Pascale Gérard, directrice Innovation Sociale et Avenir Professionnel à l'Afpa, applaudit la "niaque" d'Harmony. "Elle a une vision très intéressante et complexe du métier, loin de l'aspect 'bourrin' qu'on lui associe. Elle fait bouger les lignes."
C'est sans doute pour cette capacité à bousculer les stéréotypes que l'ancienne aide-soignante fait partie des lauréates de la première édition des trophées Afpa Métiers pour Elles, concours destiné à valoriser les femmes qui ont osé choisir une formation dans un métier qui accueille moins de 30 % de femmes, dans des secteurs qui pourtant recrutent. Car le marché du travail reste encore aujourd'hui profondément genré : plus de la moitié des emplois occupés par les femmes reste concentrée dans le service, l'éducation et le social (selon l'étude annuelle réalisée par l'Afpa pour le compte du ministère du Travail sur la mixité).

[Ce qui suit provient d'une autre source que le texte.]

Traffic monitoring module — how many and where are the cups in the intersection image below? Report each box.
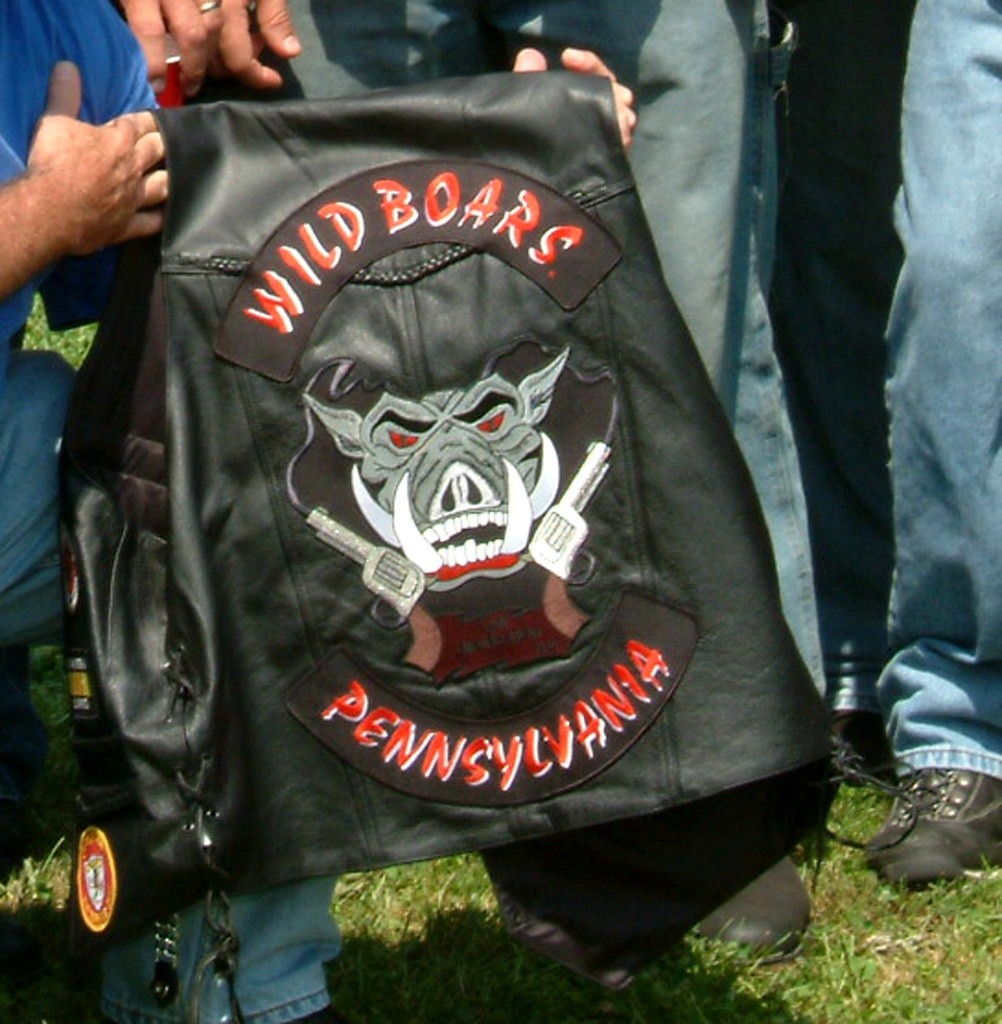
[131,28,187,110]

"Les représentations très sexuées des professions continuent à être véhiculées par les familles, par la pub, parfois même par des formateurs professionnels du type : 'Ce métier n'est pas fait pour une fille'. Il y a encore tant de clichés...", regrette Pascale Gérard.
Cette vision cloisonnée "femmes-hommes", Denitsa Hristova la balaie d'un revers de la main. "Dans ma famille, on est très métier manuel. Mon grand-père était plombier, mon père est ingénieur électricien et moi, je traînais avec eux, ça me faisait rêver", se rappelle la jeune Bulgare dans son joli français chantant. Après des études d'ingénieure dans le transport, elle a débarqué en France "pour suivre mon copain", bulgare lui aussi. "Je ne parlais pas du tout le français, ça me faisait peur". Sur place, elle apprend la langue et peaufine son projet professionnel. Et décide tout naturellement de devenir mécanicienne, comme pour perpétuer l'héritage familial. "Mon père était content. Mon copain, beaucoup moins. Il était jaloux de me voir dans un garage, entourée d'hommes. Mais moi, je sais ce que je veux, je suis responsable et je sais où je vais. Finalement... je l'ai quitté !", sourit-elle.
Après un premier boulot dans un petit garage, elle s'inscrit à l'Afpa pour se spécialiser : elle rêve de devenir technicienne électromécanicienne automobile. Sa présence dans cet univers de mecs étonne. "Au début, mes collègues pensaient même que je m'étais trompée de formation ! Mais lorsque j'ai montré mes compétences et mon savoir-faire, ils ont vu qu'une femme pouvait bien faire aussi."
Les mains dans le cambouis et les moteurs, Denitsa Hristova oublie les aléas du métier : le froid, la saleté, les outils qui tranchent. "Un petit manque d'attention peut être fatal. Mais quand on aime son métier, on oublie tout ça." Son plus grand bonheur ?" Que la voiture qui arrive en panne redémarre, que la pièce remplacée fonctionne."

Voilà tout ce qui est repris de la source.